### Bayesian MC dropout query strategies

Bayesian query strategies use Monte Carlo (MC) dropout to approximate uncertainty in deep learning models. This works by computing multiple forward passes through a neural network with the dropout layers activated. For this example we are going to use a subset of [_MNIST_](https://archive.ics.uci.edu/dataset/683/mnist+database+of+handwritten+digits) dataset, loaded from _sklearn_.

In [None]:
import numpy as np
import torch
from skorch import NeuralNetClassifier
from torch.utils.data import DataLoader
from torchvision import datasets, transforms

from activelearning.AL_cycle import plot_results, strategy_comparison
from activelearning.queries.bayesian.mc_bald import mc_bald
from activelearning.queries.bayesian.mc_max_entropy import mc_max_entropy
from activelearning.queries.bayesian.mc_max_meanstd import mc_max_meanstd
from activelearning.queries.bayesian.mc_max_varratios import mc_max_varratios
from activelearning.queries.representative.random_query import query_random
from activelearning.utils.skorch_nnet import reshapedVGG

torch.manual_seed(123)
np.random.seed(123)

In [None]:
preprocess = transforms.Compose(
    [
        transforms.Grayscale(num_output_channels=3),
        transforms.Resize(224),
        transforms.ToTensor(),
        transforms.Normalize(mean=[0.48235, 0.45882, 0.40784], std=[0.229, 0.224, 0.225]),
    ]
)

device = torch.device("cuda" if torch.cuda.is_available() else "cpu")
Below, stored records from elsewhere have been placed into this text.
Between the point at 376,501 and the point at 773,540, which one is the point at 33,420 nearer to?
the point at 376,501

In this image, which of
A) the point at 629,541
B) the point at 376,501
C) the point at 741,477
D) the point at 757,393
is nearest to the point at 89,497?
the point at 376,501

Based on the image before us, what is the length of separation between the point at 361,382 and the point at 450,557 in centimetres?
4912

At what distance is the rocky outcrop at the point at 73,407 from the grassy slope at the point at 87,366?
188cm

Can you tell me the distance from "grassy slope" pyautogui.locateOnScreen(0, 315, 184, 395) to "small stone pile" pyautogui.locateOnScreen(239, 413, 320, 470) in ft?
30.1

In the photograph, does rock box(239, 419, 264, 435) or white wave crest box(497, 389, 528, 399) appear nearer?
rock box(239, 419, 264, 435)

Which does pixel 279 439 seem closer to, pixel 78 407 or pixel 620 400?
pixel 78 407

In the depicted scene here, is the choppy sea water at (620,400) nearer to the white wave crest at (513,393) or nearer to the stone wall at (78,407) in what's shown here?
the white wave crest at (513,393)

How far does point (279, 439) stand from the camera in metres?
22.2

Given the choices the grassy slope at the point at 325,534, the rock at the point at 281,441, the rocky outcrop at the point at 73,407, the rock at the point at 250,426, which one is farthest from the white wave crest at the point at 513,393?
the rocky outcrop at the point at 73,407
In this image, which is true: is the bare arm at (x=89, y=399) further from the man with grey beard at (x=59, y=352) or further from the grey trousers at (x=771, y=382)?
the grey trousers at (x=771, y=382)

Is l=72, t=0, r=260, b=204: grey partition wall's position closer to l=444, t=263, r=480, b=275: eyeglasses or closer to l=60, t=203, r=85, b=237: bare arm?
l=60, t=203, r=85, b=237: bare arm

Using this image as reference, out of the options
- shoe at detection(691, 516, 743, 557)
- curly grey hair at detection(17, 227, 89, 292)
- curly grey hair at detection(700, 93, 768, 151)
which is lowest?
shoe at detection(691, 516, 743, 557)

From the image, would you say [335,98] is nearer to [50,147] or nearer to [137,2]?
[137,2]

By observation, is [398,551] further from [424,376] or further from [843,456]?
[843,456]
In this case we are going to run the images though a [VGG16](https://pytorch.org/vision/main/models/generated/torchvision.models.vgg16.html) neural network, as this architecture includes dropout layers. It already includes a feature extraction part, so we can pass images directly to the network.

In [None]:
mnist_data = datasets.MNIST("./data", download=True, transform=preprocess)
dataloader = DataLoader(mnist_data, shuffle=True, batch_size=1500)
X, y = next(iter(dataloader))

# read training data (subset of 1500 images from mnist)
X_train, X_test, y_train, y_test = X[:1000], X[1000:1500], y[:1000], y[1000:1500]
X_train = X_train.reshape(1000, -1)
X_test = X_test.reshape(500, -1)

# assemble initial data
n_initial = 100
initial_idx = np.random.choice(range(len(X_train)), size=n_initial, replace=False)
X_initial = X_train[initial_idx]
y_initial = y_train[initial_idx]


# generate the pool
# remove the initial data from the training dataset
X_pool = np.delete(X_train, initial_idx, axis=0)
y_pool = np.delete(y_train, initial_idx, axis=0)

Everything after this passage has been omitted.